Other apps are ironically helping us remember that sometimes we don’t need screens at all. Desktop software like Look Up and Time Out encourage regular breaks from your screen. Similarly, Offtime and BreakFree are mobile apps that track usage and give you reminders to take breaks from certain apps—and from your phone altogether. Lechal is a company making vibrating footwear that also takes a typically phone-heavy task—following directions from A to B—and moves it offline through providing haptic feedback via walking directions without the need for a screen or audio.

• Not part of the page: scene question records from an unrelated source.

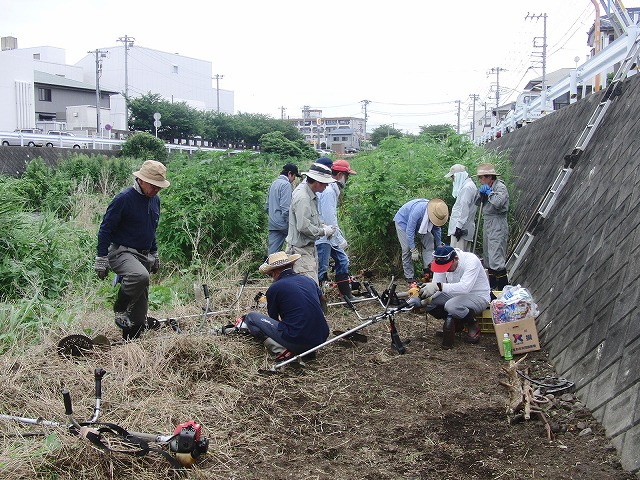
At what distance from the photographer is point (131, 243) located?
18.8ft

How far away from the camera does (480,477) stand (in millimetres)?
3621

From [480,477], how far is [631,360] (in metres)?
1.26

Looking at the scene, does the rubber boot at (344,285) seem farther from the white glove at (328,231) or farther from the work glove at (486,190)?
the work glove at (486,190)

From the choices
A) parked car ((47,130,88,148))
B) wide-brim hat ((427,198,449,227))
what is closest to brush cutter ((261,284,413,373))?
wide-brim hat ((427,198,449,227))

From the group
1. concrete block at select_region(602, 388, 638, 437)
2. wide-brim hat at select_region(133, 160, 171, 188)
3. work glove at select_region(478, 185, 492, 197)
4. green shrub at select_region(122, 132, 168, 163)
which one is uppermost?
green shrub at select_region(122, 132, 168, 163)

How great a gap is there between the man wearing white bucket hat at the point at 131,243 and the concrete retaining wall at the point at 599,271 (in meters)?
3.93

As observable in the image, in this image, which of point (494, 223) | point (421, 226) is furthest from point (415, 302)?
point (494, 223)

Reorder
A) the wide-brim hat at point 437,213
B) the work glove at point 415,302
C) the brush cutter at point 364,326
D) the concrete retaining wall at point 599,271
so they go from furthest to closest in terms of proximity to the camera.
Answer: the wide-brim hat at point 437,213
the work glove at point 415,302
the brush cutter at point 364,326
the concrete retaining wall at point 599,271

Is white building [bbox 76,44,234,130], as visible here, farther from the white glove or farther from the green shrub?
the white glove

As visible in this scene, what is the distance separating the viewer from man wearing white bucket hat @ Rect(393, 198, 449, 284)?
24.9 feet

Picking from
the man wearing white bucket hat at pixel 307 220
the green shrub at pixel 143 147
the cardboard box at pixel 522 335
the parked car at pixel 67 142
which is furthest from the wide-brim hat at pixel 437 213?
the parked car at pixel 67 142

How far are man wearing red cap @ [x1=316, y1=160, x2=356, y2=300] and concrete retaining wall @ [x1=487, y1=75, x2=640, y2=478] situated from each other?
2311 millimetres

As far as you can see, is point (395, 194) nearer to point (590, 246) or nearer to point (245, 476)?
point (590, 246)

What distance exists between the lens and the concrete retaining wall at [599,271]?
393cm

No one of these technologies will save the day, but a cumulative sea change could conceivably take place in which we slowly make conscious efforts as a society to regain our connection to the natural world, without which we would not exist. Whether at a nonprofit, a startup, or a Fortune 500 company, designers are changing lives with the experiences they decide to put in the hands of this planet’s citizens. The creators of these digital worlds must deeply consider the ramifications of the things they build.

But the onus is on us, the users, too. We have to decide that nature is a priority and seek it out. Rather than choosing to fill our minutes and hours with Bitmoji, let’s spend more time interacting with real people and real things. Because a #nofilter #sunset will never beat a no-filter sunset.